Start of QUOTED PASSAGE
With the new, new “Project Green” under way, Microsoft Corp. is tapping its Windows SharePoint Services platform for additional functionality for its Microsoft Business Solutions suite.
The Redmond, Wash., company is building out functionality across its MBS product suite—which includes Great Plains, Axapta, Navision, Solomon and Microsoft CRM—that will enable users to leverage WSS prebuilt business process applications as a starting point for integrating components and, in a lightweight fashion, enable users to build composite applications.
The WSS applications—Microsoft announced 30 of them earlier this month—are preconfigured business process templates that encompass movable Web parts that users are able to manipulate using the WSS portal.
WSS, based on Microsofts .Net Framework, is complementary to Project Green in that it provides users with role-specific interfaces for tapping back-end application functionality.
For example, in Axapta 4.0, expected early next year, the Enterprise Portal platform will become WSS, enabling a SharePoint Web authoring environment, officials said. That environment provides integrated collaboration, common search, as well as enhanced content and document management and personalization capabilities. It also lets users integrate Axapta Web parts into SharePoint portals.
Users will be able to use a SharePoint site as their Axapta portal with Web page creation capabilities, which will support integrated Windows authentication.
The upshot for partners is that with the WSS platform, they can integrate other applications and SharePoint Web parts into custom portals for their customers using the SharePoint development environment rather than Axaptas more proprietary environment. At the same time, developers will be able to use the .Net Business Connector to develop .Net Framework applications that integrate with Axapta.
Stuart Whitaker, vice president of development at ePartners Inc., an MBS and Microsoft infrastructure reseller, is a WSS user and reseller. He is also working with his team to build a library of Web parts that integrates functionality from the MBS suites.
“Over time weve added functionality to tie WSS [with MBS applications], exposing information out of Solomon or out of CRM, so it allows you to do one-stop shopping to view data you consistently need without having to log into Great Plains or CRM,” said Whitaker in Dallas. “Weve created a catalog of 30 Web parts that are based on common needs that users have.”
End of QUOTED PASSAGE
Start of DATA SECTION
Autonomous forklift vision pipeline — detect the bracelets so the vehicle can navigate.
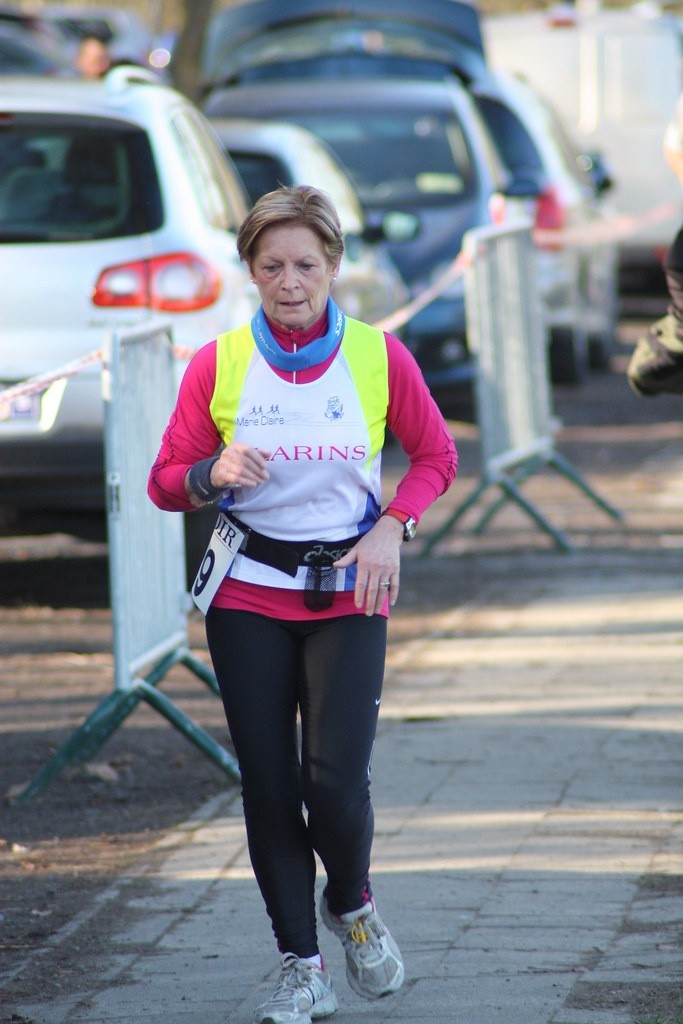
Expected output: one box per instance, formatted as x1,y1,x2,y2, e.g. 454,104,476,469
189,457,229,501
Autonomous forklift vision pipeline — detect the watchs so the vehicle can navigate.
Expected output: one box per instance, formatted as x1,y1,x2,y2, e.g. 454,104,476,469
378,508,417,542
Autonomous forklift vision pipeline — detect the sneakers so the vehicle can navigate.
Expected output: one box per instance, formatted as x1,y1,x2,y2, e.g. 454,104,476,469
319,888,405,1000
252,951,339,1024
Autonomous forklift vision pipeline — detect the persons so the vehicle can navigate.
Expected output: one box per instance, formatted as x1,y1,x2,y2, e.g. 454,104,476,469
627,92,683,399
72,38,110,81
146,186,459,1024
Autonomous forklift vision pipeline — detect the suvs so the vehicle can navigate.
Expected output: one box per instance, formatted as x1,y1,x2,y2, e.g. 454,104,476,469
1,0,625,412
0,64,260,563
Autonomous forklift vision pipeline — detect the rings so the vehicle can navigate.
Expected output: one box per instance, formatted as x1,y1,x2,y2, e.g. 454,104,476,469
End of DATA SECTION
Start of DATA SECTION
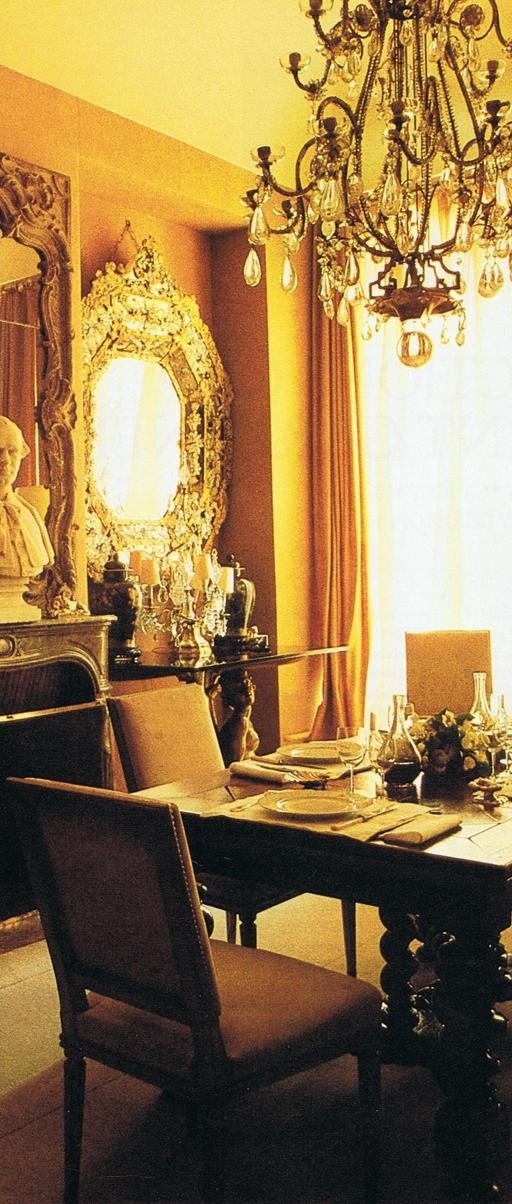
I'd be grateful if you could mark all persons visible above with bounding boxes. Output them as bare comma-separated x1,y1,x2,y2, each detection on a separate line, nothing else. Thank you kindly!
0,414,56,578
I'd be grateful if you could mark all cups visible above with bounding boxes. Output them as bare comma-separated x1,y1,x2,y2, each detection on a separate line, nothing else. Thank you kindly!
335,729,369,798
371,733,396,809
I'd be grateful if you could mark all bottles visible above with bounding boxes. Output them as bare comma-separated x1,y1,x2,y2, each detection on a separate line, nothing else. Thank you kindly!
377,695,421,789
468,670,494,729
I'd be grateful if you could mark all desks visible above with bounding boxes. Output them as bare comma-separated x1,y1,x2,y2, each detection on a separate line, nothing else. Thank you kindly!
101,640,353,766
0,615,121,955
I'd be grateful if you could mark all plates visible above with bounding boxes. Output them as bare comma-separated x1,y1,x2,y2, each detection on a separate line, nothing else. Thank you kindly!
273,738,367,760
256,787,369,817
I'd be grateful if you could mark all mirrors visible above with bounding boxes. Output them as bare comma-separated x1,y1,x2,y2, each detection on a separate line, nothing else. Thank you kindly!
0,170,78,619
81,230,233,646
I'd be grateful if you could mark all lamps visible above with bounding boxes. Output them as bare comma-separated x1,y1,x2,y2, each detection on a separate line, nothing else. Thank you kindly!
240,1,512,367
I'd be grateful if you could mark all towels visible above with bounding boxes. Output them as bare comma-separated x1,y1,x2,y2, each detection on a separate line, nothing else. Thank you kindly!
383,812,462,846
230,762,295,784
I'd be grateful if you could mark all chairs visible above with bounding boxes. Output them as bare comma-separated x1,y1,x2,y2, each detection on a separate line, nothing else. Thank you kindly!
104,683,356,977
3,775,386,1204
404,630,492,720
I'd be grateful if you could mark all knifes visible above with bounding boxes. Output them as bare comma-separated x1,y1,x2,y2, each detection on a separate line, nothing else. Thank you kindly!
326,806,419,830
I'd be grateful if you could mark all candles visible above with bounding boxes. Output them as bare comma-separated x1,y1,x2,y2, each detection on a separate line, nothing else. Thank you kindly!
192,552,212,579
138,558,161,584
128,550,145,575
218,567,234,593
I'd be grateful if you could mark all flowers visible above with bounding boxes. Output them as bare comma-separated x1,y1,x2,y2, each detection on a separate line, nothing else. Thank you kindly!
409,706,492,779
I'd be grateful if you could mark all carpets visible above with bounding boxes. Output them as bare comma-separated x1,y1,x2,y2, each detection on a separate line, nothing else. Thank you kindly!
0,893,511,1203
End of DATA SECTION
WORK INSTRUCTIONS: Could you carry on the article about Microsoft building Windows SharePoint Services into its business software suite, starting right after its final paragraph?

WRITTEN RESPONSE:
With the upcoming Microsoft CRM 3.0 release, expected later this year, users will be able to use WSS to create customized dashboards from content within Microsoft CRM and from external sources. At the same time, users will have the ability to collaborate around a sales opportunity or service request.
With Great Plains 9.0, expected next quarter, Microsoft is going “very hard down the roles-based implementation road, with more than 20 roles we are announcing,” said Lynn Stockstad, general manager of Great Plains and Solomon. “Some happen to be more shipping manager [applications] for the supply chain management vertical, but overall we are looking at the vertical strategy of MBS.”
The downside to using WSS as a process integration and composite application framework is that it is, in development terms, suitable as a starting point only, with less advanced vertical functionality than the MBS suites themselves, according to Stockstad.
Midmarket ERP (enterprise resource planning) provider Epicor Software Corp., which competes with MBS on business application deals, is standardizing its own portal offering on WSS.
Announced this week, Epicor Portal 8.2, due next quarter, will provide data exploration and collaboration capabilities using WSS and Microsoft Office SharePoint Portal Server 2003.
The idea for Epicor is to bank on SharePoints Web parts integration capability—and on the platforms future direction.
“When you combine [SharePoint] with .Net, thats where it has power,” said Scott Smith, senior manager of technology, strategy and architecture for Epicor, in Irvine, Calif.